→ **TEXT**:
• • • • • • •

Plastic film is a thin continuous polymeric material.  Thicker plastic material is often called a "sheet". These thin plastic membranes are used to separate areas or volumes, to hold items, to act as barriers, or as printable surfaces. 

Plastic films are used in a wide variety of applications.  These include: packaging, plastic bags, labels, building construction, landscaping, electrical fabrication, photographic film, film stock for movies, video tape, etc.

Materials
Almost all plastics can be formed into a thin film.  Some of the primary ones are:

 Polyethylene – The most common plastic film is made of one of the varieties of polyethylene: low-density polyethylene,  medium-density polyethylene, high-density polyethylene, or linear low-density polyethylene.
 Polypropylene – Polypropylene can be made a cast film, biaxially oriented film (BOPP), or as a uniaxially oriented film.  
 Polyester – BoPET is a biaxially oriented polyester film.
 Nylon – BOPA/BON is a Biaxially Oriented Polyamide/Nylon - (Commonly known as Nylon)
 Polyvinyl chloride – film can be with or without a Plasticizer
 Cellulose acetate - an early bioplastic.
 Cellophane - made of regenerated cellulose.
 A variety of bioplastics and biodegradable plastics are available. 
 Semiembossed film – Semiembossed film can be used as a liner to the calendered rubber to retain the properties of rubber and also to prevent dust and other foreign matters from sticking to the rubber while calendering and during storage

Processes	

Plastic films are usually thermoplastics and are formed by melting for forming the film.   
 Cast  – Plastics extrusion can cast film which is cooled or quenched then wound up on a roll.
 Extruded film can be stretched, thinned, or oriented in one or two directions. Blown or tubular process forces air into an extruded ring to expand the film.  Flat tenter frames stretch the extruded film before annealing.
 Calender rolls can be used to form film from hot polymers
 Solution deposition is another film forming process.
 Skiving is used to scrape off a film from a solid core (sometimes used to make PTFE thread seal tape)

• • • • • • •

→ **MATERIAL SHOWN**:
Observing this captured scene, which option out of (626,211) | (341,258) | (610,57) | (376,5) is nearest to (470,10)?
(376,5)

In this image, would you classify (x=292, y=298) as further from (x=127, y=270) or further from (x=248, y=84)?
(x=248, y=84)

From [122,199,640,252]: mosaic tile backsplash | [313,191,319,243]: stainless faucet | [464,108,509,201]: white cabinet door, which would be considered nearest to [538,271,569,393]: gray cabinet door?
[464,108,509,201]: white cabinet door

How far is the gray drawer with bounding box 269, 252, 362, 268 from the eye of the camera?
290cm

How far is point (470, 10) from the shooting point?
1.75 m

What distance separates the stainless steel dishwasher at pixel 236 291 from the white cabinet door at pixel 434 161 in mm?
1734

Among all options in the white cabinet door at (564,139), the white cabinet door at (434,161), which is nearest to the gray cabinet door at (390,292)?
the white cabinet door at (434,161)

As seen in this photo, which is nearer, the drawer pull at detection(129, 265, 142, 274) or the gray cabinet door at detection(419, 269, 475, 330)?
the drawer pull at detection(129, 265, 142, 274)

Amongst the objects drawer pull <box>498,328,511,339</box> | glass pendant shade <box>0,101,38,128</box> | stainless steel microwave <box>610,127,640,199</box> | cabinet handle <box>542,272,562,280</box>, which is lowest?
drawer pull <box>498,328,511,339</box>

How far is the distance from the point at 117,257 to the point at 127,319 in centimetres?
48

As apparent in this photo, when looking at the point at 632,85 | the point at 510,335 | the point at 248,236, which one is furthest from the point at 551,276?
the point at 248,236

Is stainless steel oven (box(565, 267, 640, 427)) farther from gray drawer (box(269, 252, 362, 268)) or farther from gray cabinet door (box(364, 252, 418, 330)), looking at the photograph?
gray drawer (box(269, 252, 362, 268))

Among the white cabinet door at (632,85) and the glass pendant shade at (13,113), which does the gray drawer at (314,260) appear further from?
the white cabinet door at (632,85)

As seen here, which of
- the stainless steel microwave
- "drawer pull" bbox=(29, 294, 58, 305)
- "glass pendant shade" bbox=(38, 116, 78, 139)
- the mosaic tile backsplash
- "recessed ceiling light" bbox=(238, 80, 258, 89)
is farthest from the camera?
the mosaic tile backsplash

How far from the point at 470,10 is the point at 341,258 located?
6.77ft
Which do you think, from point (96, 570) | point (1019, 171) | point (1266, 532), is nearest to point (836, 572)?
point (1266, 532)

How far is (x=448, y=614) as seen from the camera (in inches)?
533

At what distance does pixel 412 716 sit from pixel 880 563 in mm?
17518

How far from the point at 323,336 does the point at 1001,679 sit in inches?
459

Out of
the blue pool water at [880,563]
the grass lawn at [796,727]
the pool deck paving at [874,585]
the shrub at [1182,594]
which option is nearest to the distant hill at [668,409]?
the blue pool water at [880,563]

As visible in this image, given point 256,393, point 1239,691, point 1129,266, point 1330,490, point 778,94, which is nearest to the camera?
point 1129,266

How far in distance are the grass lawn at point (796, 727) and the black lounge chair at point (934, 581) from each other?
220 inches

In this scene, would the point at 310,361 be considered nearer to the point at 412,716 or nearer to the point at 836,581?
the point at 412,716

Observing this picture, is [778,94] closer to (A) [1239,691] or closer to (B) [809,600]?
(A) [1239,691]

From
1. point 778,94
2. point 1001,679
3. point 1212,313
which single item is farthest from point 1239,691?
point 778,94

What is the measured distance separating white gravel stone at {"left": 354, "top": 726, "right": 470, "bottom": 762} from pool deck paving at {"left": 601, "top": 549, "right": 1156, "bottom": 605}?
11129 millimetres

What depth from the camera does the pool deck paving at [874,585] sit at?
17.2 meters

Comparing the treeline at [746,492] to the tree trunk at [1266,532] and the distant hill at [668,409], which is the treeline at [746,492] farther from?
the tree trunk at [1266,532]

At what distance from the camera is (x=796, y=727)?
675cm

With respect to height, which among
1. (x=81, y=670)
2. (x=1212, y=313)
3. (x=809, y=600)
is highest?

• • • • • • •

→ **PROBLEM STATEMENT**:
Transcribe the plastic film text word for word, beginning with the words "Semiembossed film –" and ending after the words "up on a roll.". The material is not required for this work.

→ **FINAL RESULT**:
Semiembossed film – Semiembossed film can be used as a liner to the calendered rubber to retain the properties of rubber and also to prevent dust and other foreign matters from sticking to the rubber while calendering and during storage

Processes	

Plastic films are usually thermoplastics and are formed by melting for forming the film.   
 Cast  – Plastics extrusion can cast film which is cooled or quenched then wound up on a roll.